引用発明の「封止板」が補正発明の「天板」に相当する構成を有することは明らかである。
(3)引用発明の「ガラス基板と接着剤を塗布した封止板を対向させ配置し接着した」構成は、補正発明の「キャップ基材の周縁枠体とガラス基板との間に接着剤を介在させ」た構成に相当する。
引用発明の接着部に設けられた「溝」は補正発明の「接着剤を収納する接着剤用の収納溝」に相当し、当該溝を2本有する構成は、「収納溝は、少なくとも2重に形成されて」いる構成に相当する。
また、引用発明の「接着部は窪みの周囲に」あるから、引用発明の当該「溝」は「接着部(補正発明の「周縁枠体」に相当)全周に延びて」いる。
(4)引用発明の「有機EL表示素子」は補正発明の「有機EL素子」に相当する。

してみると両者は、
「ガラス基板と、
ガラス基板上に設けられ、陽極と、陰極と、陽極と陰極の間に設けられた有機発光層とを有する有機EL層と、
ガラス基板上に設けられ、有機EL層を収納するキャビティを形成するとともに、天板と周縁枠体とを有するキャップ基材と、を備え、
キャップ基材の周縁枠体とガラス基板との間に接着剤を介在させ、
キャップ基材の周縁枠体のうちガラス基板との当接面に、周縁枠体全周に延びて接着剤を収納する接着剤用の収納溝が形成されており、
前記収納溝は、少なくとも2重に形成されている有機EL素子。」
の点で一致し、次の点で相違している。

(相違点)
補正発明が「収納溝の深さは、前記収納溝の幅以上になっている」のに対して、引用発明がそのような構成を有するかどうか不明な点。

4.判断
上記相違点について検討する。
引用発明の溝の形状及び寸法は接着時に接着剤が溝からはみ出さない大きさに設定され、角型の溝でもよい(上記摘記事項(b)参照)。
また、本願明細書及び図面の記載を参酌する限りにおいて、収納溝の深さが収納溝の幅以上になっていることに、そうでない場合と比べて格別の技術的意味があるとはいえない。
そして、引用発明の目的に照らせば、溝を相違点のような構成とすることに格別の阻害要因も技術的困難性もない。
してみると、引用発明に上記相違点に係る構成を採用することは、当業者が容易になしうる事項である。

そして、補正発明全体の効果も、引用発明から当業者が予測し得る範囲のものであって格別なものではない。

したがって、補正発明は、引用発明に基いて当業者が容易に発明をすることができたものであるから、特許法第29条第2項の規定により特許出願の際独立して特許を受けることができないものである。

5.むすび
以上のとおり、本件補正は、特許法第17条の2第6項において準用する同法第126条第7項の規定に違反するので、同法第159条第1項の規定において読み替えて準用する同法第53条第1項の規定により却下すべきものである。
よって、上記[補正の却下の決定の結論]のとおり、決定する。

[理由2]
1.補正発明の特定事項
補正発明は、「前記収納溝の深さは、前記収納溝の幅以上になっている」(以下「特定事項」という。)という事項を含む。

— 課題 —
原文の「引用発明の接着部に設けられた」から「に相当)全周に延びて」いる。」までをすべて、一字一句変えずに書き写すこと。 資料はこの作業には一切関係しない。

— 提示資料 —
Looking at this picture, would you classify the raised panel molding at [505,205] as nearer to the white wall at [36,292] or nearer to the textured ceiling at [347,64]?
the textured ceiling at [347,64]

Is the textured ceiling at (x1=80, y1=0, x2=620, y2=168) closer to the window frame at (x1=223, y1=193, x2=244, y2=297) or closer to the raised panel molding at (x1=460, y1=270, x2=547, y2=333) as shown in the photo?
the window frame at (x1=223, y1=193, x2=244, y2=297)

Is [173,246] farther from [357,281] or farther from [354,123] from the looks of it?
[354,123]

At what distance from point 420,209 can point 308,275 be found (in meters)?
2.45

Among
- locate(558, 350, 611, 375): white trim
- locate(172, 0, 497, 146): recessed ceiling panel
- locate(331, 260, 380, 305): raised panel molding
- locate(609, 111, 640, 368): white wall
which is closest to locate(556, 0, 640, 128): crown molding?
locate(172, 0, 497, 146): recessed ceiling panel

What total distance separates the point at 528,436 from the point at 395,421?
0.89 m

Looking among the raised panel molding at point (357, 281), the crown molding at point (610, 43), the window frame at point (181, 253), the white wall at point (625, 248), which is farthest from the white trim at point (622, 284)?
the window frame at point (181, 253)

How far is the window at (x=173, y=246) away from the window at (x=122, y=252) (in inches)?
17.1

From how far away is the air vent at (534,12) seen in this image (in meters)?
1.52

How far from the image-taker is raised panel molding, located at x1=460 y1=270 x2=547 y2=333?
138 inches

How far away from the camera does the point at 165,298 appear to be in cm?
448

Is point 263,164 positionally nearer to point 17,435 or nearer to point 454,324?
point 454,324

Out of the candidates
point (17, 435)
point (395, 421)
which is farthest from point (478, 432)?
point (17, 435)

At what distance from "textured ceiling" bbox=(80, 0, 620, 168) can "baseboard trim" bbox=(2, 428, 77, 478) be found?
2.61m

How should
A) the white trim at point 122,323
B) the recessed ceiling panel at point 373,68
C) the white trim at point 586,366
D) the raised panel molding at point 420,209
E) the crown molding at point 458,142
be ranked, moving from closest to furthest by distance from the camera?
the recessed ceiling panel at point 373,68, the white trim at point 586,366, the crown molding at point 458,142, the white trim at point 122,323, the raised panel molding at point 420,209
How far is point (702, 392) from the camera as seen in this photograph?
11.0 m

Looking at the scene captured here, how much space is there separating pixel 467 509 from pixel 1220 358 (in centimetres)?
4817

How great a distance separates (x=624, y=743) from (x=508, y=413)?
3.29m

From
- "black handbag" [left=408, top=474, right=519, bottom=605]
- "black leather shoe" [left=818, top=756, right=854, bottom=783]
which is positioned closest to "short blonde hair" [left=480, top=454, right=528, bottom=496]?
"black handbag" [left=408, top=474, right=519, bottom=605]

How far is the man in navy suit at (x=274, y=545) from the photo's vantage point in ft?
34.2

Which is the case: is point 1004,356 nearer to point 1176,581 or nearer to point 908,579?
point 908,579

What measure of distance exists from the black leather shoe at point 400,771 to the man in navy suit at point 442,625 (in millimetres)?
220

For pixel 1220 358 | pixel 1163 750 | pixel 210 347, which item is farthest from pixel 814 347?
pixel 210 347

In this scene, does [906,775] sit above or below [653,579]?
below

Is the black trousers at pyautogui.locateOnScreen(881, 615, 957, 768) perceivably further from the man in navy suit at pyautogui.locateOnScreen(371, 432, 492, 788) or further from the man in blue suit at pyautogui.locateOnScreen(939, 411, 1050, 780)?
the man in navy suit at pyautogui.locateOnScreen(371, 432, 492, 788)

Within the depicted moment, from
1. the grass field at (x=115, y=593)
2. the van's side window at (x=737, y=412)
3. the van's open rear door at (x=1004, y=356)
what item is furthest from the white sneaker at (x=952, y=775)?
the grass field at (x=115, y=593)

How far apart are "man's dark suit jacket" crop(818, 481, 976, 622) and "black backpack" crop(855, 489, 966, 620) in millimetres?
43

— 結果 —
引用発明の接着部に設けられた「溝」は補正発明の「接着剤を収納する接着剤用の収納溝」に相当し、当該溝を2本有する構成は、「収納溝は、少なくとも2重に形成されて」いる構成に相当する。
また、引用発明の「接着部は窪みの周囲に」あるから、引用発明の当該「溝」は「接着部(補正発明の「周縁枠体」に相当)全周に延びて」いる。